:: Отрывок текста

Я решила выяснить, имелась ли в коллекциях отца Ники, Чарлза, или ее дяди Уолтера бабочка «панноника». Оба они за свою жизнь составили обширные коллекции, основная часть которых была впоследствии передана Лондонскому музею естественных наук и положила начало музейному собранию бабочек и насекомых. Особых надежд я не питала: поди найди одну конкретную бабочку среди такого множества. Я обратилась в музей, не рассчитывая на ответ, но, к моему удивлению, меня пригласили посетить запасники музея и выяснить все, что меня интересует, о виде pannonica. Наши предки были не только великими собирателями, но и аккуратнейшими архивариусами: каталоги и перекрестные ссылки позволяли с легкостью обнаружить любую информацию.
Сумрачным ноябрьским утром 2007 года я отправилась в музей Естественных наук на встречу с энтомологом Гейденом Робинсоном. Мы встретились в холле у скелета гигантского динозавра и по сводчатым коридорам, мимо дивных и странных существ, направились в хранилище. Робинсон подвел меня к бесконечным рядам металлических стеллажей. Там я увидела чучело гигантской черепахи, на которой некогда Чарлз и его дочери катались по большому парку в Тринге. Бедное животное умерло от безответной любви (не к Нике и не к Мириам, как заверила меня последняя). Огромный подвал, выдвижные ящики, где на изящных подносах красного дерева хранились образцы.

::::

_Список заданий_:
**1)** Повторите записи слово в слово: начните со строки, где есть «At what distance from this», и закончите самой последней записью. Картинки в ответ не включайте.
**2)** Подхватите рассказ о поисках бабочки «панноника» в музее и продолжите его с того места, на котором он заканчивается.
Текст и записи взяты из разных источников.

:: Исходные данные

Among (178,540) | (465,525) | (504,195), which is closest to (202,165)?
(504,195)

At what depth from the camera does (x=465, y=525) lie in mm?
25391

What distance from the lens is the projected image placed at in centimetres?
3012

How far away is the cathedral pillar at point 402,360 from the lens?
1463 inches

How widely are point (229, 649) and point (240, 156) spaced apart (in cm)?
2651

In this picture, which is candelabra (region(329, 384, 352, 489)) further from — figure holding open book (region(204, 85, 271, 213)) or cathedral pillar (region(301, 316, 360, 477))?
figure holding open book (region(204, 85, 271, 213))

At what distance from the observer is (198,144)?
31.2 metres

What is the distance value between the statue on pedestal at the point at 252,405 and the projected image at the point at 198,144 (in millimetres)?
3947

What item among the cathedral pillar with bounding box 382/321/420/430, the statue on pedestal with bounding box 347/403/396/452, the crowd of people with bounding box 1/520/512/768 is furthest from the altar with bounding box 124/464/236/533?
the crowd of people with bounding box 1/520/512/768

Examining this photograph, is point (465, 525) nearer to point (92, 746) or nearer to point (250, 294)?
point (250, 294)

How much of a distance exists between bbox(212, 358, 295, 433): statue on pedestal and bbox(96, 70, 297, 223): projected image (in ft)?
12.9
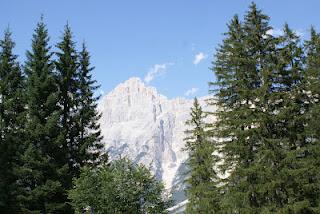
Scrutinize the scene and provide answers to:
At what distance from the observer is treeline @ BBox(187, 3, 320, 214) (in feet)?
67.9

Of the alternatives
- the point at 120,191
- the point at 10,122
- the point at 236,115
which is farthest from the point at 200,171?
the point at 10,122

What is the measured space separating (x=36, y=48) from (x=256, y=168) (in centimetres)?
1821

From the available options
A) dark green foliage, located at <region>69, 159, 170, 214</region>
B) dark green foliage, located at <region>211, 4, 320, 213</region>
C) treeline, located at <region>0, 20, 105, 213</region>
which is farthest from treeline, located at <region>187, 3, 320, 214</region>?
treeline, located at <region>0, 20, 105, 213</region>

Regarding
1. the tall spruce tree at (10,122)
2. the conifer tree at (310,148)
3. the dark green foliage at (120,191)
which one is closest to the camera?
the dark green foliage at (120,191)

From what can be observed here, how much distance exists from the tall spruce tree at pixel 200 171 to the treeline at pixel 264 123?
0.18m

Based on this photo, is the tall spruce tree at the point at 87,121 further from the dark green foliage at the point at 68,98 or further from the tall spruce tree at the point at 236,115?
the tall spruce tree at the point at 236,115

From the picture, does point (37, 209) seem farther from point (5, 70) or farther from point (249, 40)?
point (249, 40)

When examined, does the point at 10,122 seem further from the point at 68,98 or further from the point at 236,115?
the point at 236,115

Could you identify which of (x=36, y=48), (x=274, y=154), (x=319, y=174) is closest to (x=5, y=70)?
(x=36, y=48)

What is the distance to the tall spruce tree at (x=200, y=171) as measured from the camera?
25.7 meters

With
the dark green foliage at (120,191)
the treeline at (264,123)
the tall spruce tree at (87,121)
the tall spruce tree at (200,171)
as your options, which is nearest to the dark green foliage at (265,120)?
the treeline at (264,123)

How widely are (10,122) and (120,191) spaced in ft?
38.0

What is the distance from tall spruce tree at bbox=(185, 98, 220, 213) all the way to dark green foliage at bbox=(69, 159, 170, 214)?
491 cm

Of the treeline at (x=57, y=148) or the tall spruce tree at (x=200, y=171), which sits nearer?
the treeline at (x=57, y=148)
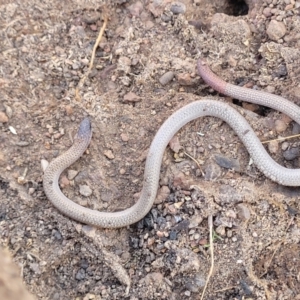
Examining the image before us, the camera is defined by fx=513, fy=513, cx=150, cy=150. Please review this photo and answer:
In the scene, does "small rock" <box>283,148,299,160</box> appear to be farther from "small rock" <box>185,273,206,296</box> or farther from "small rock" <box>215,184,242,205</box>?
"small rock" <box>185,273,206,296</box>

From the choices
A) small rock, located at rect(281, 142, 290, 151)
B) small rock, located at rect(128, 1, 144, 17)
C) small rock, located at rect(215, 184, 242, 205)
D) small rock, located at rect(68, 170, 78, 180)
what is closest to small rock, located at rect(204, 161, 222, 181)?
small rock, located at rect(215, 184, 242, 205)

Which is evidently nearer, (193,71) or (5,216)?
(5,216)

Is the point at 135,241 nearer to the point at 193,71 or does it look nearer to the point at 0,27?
the point at 193,71

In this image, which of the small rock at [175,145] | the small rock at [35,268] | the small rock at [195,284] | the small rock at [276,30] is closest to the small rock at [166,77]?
the small rock at [175,145]

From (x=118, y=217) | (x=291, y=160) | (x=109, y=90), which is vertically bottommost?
(x=118, y=217)

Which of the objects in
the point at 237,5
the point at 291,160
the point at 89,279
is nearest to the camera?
the point at 89,279

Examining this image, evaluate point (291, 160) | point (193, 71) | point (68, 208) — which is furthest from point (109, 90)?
point (291, 160)

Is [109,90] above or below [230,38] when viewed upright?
below

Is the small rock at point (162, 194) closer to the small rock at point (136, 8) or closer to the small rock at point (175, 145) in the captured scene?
the small rock at point (175, 145)
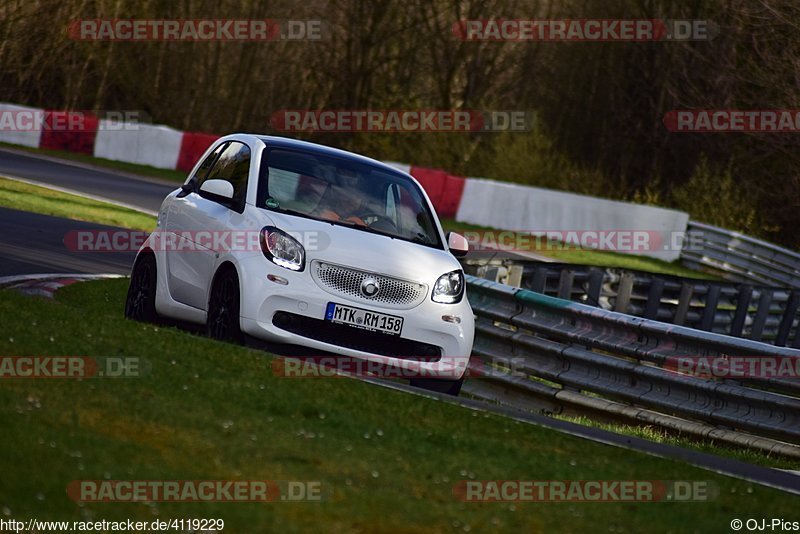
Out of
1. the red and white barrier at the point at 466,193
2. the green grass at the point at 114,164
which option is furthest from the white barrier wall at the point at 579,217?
the green grass at the point at 114,164

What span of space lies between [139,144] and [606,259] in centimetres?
1386

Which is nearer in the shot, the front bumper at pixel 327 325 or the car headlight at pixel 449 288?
the front bumper at pixel 327 325

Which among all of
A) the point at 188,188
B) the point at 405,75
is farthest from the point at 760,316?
the point at 405,75

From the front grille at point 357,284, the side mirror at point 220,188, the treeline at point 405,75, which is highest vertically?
the treeline at point 405,75

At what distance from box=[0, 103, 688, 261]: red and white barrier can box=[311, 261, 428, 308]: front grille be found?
21117 mm

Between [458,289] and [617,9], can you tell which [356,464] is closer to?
[458,289]

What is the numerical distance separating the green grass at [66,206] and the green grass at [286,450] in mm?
11990

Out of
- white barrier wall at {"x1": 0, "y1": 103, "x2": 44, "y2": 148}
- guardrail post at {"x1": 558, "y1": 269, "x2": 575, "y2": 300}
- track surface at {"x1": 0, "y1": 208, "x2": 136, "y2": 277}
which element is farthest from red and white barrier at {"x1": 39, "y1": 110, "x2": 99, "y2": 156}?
guardrail post at {"x1": 558, "y1": 269, "x2": 575, "y2": 300}

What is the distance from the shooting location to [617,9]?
46.6m

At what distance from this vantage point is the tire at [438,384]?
9688 millimetres

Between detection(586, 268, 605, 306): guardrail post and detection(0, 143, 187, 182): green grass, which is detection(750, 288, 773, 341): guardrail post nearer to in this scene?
detection(586, 268, 605, 306): guardrail post

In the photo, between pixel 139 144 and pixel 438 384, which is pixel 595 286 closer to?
pixel 438 384

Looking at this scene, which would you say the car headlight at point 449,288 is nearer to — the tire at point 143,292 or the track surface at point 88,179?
the tire at point 143,292

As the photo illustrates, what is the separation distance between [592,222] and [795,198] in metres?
4.92
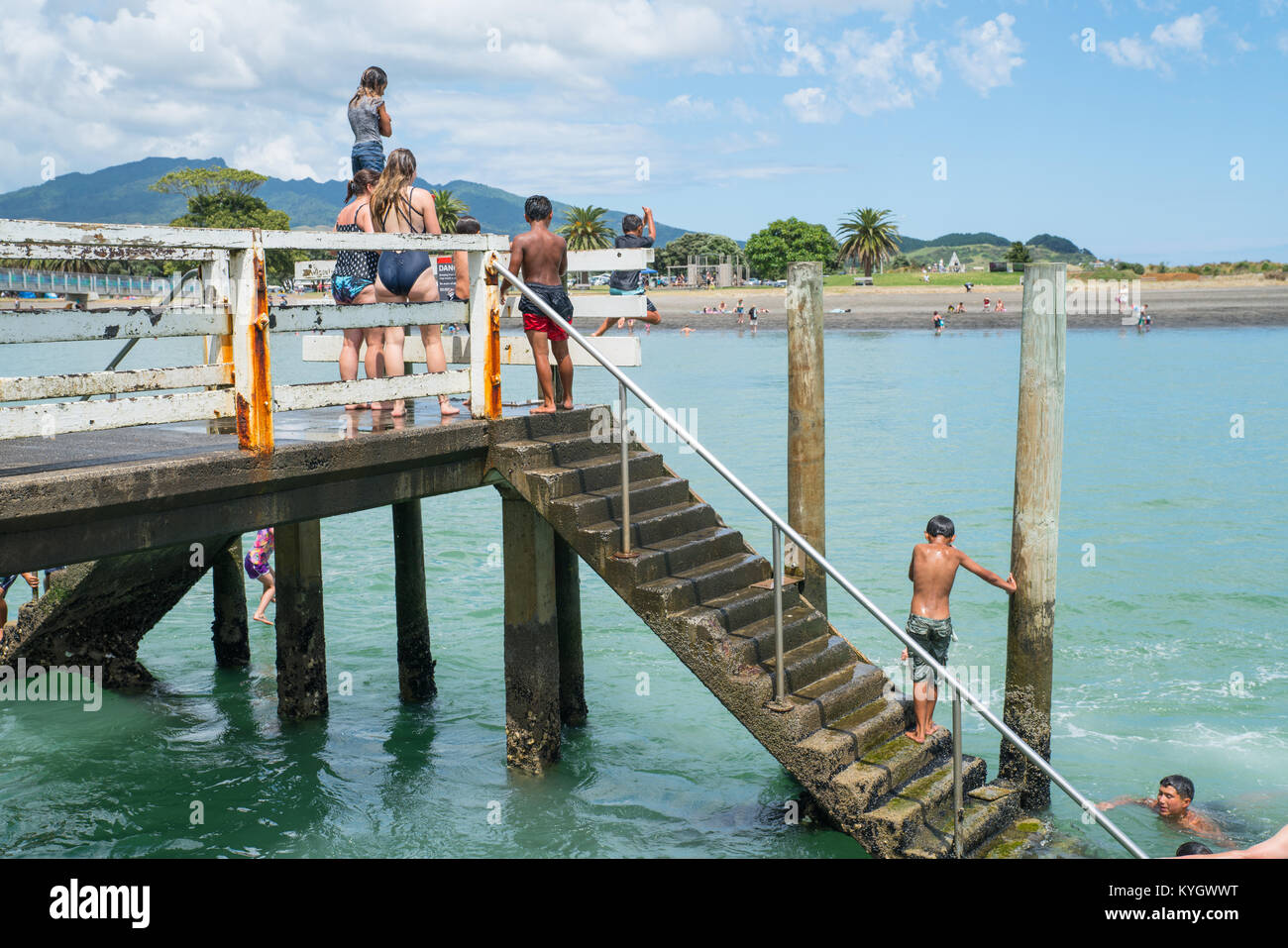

::::

_Ожидаемые ответы_:
**1)**
At what distance from this vantage point is the tire at [438,384]?
9688 millimetres

Between detection(586, 268, 605, 306): guardrail post and detection(0, 143, 187, 182): green grass, which is detection(750, 288, 773, 341): guardrail post nearer to in this scene?
detection(586, 268, 605, 306): guardrail post

In the photo, between pixel 139 144 and pixel 438 384, which is pixel 595 286 closer to?
pixel 438 384

Looking at this scene, which would you say the car headlight at point 449,288 is nearer to — the tire at point 143,292 or the track surface at point 88,179?
the tire at point 143,292

As the photo illustrates, what is the separation distance between [592,222] and [795,198] in metres?
4.92

**2)**
– Мы почти пришли, – сообщил Робинсон, выходя на середину помещения. (Откуда он знал, в какой стороне искать?) – Бабочки справа, мотыльки слева. Здесь подрод Еиblетта.
Я удивилась: он свернул не вправо, а влево и двинулся в боковое помещение.
– Там же отдел мотыльков, – напомнила я.
– Pannonica – мотылек.
– Мотылек? Вы уверены?
– Вполне. Здесь. – Он принялся открывать ящики со стеклянной подложкой.
– Но она всем говорила, что названа в честь бабочки, – сказала я Робинсону. – В ее честь даже песня написана – «Моя маленькая бабочка». Ее имя всячески обыгрывалось.
Робинсон сердито обернулся ко мне:
– Бабочки – те же мотыльки, только летают быстрее. Люди думают, что бабочки и мотыльки совершенно разные, а на самом деле бабочки составляют всего три из многих десятков семейств мотыльков. Они освоили полет на высоте и дневной полет, а потому и окраска у них обычно ярче, нежели у мотыльков, – но, при всем уважении к знатокам, которые считают бабочек такими эротичными, это те же мотыльки, только приодевшиеся.
– Бабочки вас меньше интересуют? – спросила я.
– Не то чтобы меньше, но я бы предпочел, чтобы они занимали свое место и не лезли на чужое. Бабочки всем нравятся, а мотыльков считают противными – обычные причуды дилетантов. Это заблуждение: бабочки – те же мотыльки, но у них пиар лучше налажен.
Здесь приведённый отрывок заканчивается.